DOT will audit FAA staffing issues after Southwest Airlines chaos

The federal Department of Transportation inspector general will audit hiring and staffing challenges at the Federal Aviation Administration after Southwest Airlines blamed mass cancellations over the weekend due to a lack of air traffic controllers.

The Assistant Inspector General for Aviation Audits, Matthew Hampton, issued a memo announcing the audit on Tuesday, in which he said training to fully maintain air traffic control and new hiring amid the COVID-19 pandemic continues. Will “assist in the efforts of the FAA” to keep

“Since the pandemic began, controllers at several air traffic control facilities have tested positive for COVID-19, leading to the partial closure of towers and radar control facilities and staffing and training operations,” the memo said. has been affected.” “Furthermore, with veteran controllers leaving for a variety of reasons, including retirement, and increased training demands, the FAA is faced with the challenge of ensuring that it has the required number of controllers.”

The memo states that the current staffing challenges were documented in previous IG reports in 2012 and 2016. A 2016 audit found that the FAA “has not yet established an effective process for balancing training requirements with pending retirements.”

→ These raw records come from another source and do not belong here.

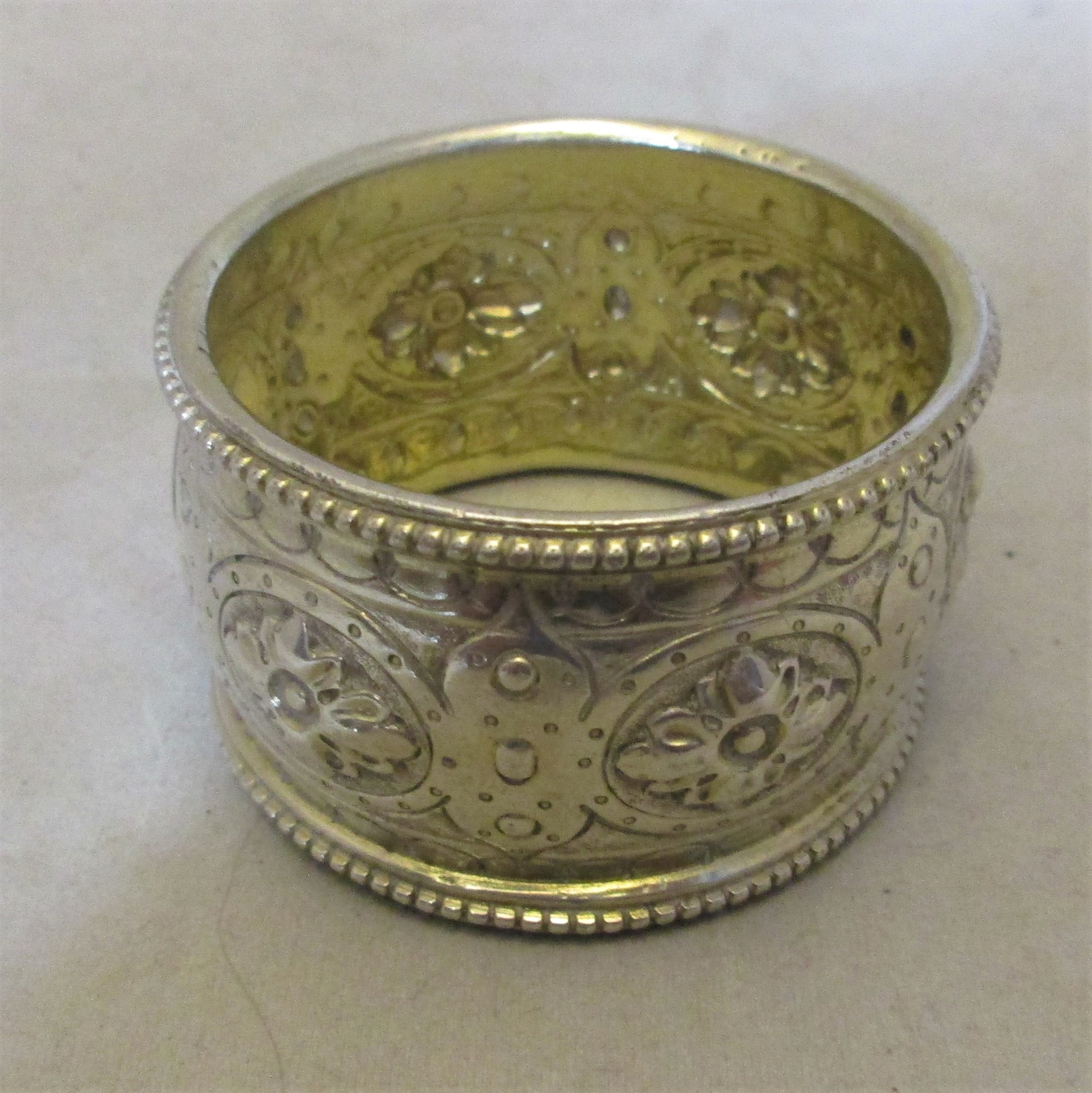Sterling Silver Napkin Holder Antique London 1871.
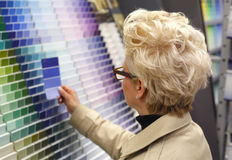 Woman looking at color swatches. Royalty Free Stock Photos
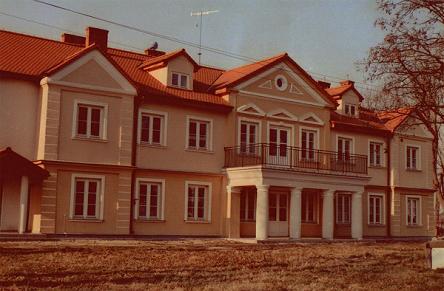 DPS Bogurzyn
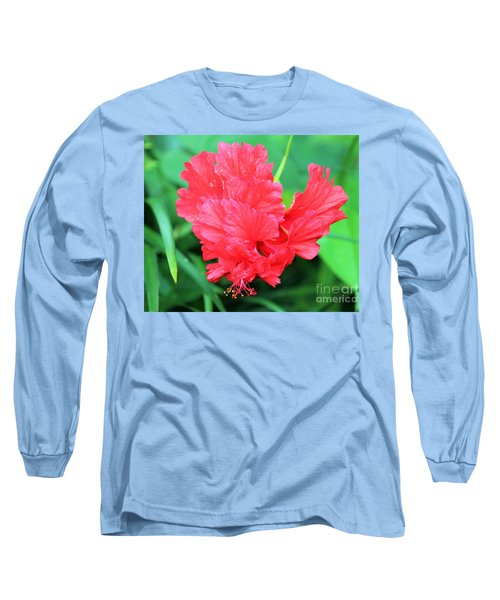 Multi-layered Red Hibiscus Long Sleeve T-Shirt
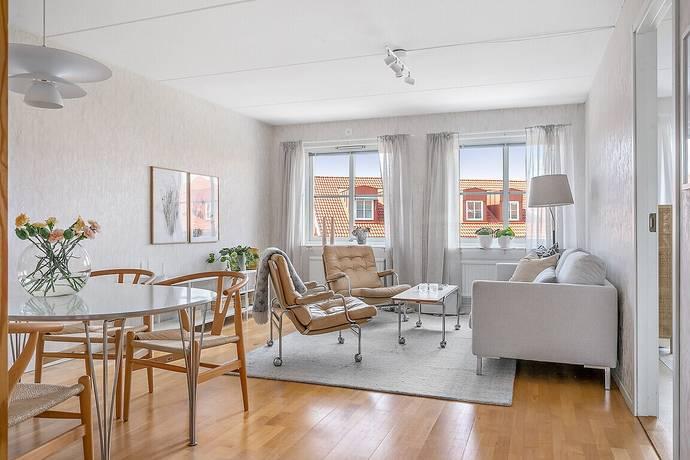 Bild: 3 rum bostadsrätt på Kung Ranes väg 13, Varbergs kommun Apelviken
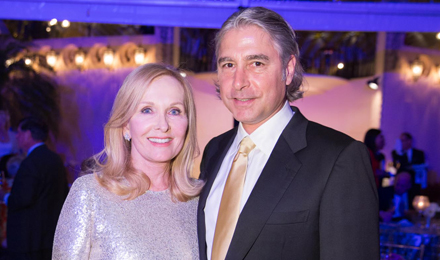 Sheila and Peter Palandjian, an Institute Trustee and Discovery Celebration Co-chair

A Southwest Airlines jet sits at a gate at Orlando International Airport in Orlando, Florida.
Matthew Hampton, assistant inspector general for aviation audits, insists that controlling staff testing positive for COVID-19 is causing problems.
Reuters/Joe Captain

Southwest Airlines blamed thousands of canceled flights on a lack of air traffic staff, but the FAA has denied any reduction since Friday, when it acknowledged that there were “a few hours” of delays due to staffing issues.

Arthur Wheaton, an airline industry expert at Cornell University’s School of Industrial and Labor Relations, said the US DOT audit was a long time coming.

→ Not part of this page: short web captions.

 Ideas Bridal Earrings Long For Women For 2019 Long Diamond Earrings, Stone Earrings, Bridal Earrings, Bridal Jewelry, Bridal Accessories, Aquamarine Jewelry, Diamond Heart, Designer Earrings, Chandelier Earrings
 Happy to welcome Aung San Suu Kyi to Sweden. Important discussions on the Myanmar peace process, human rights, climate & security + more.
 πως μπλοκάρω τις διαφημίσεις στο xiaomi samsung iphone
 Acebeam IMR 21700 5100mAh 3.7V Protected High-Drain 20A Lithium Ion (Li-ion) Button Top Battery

“Our air traffic control system is horribly out of date. They haven’t really invested in that system in decades,” Wheaton said. “There are problems with our skies – there are too many planes and not enough computer capability to route them for 40 years … it makes it more dangerous and more difficult to manage.”

Southwest, its union and the FAA have all denied any connection between the weekend chaos and President Biden’s upcoming COVID-19 vaccine requirement for airline employees.

The airline’s CEO told CNBC on Tuesday that his airline “was significantly back on Friday.”

“When you get behind, it takes days to catch up,” said CEO Gary Kelly.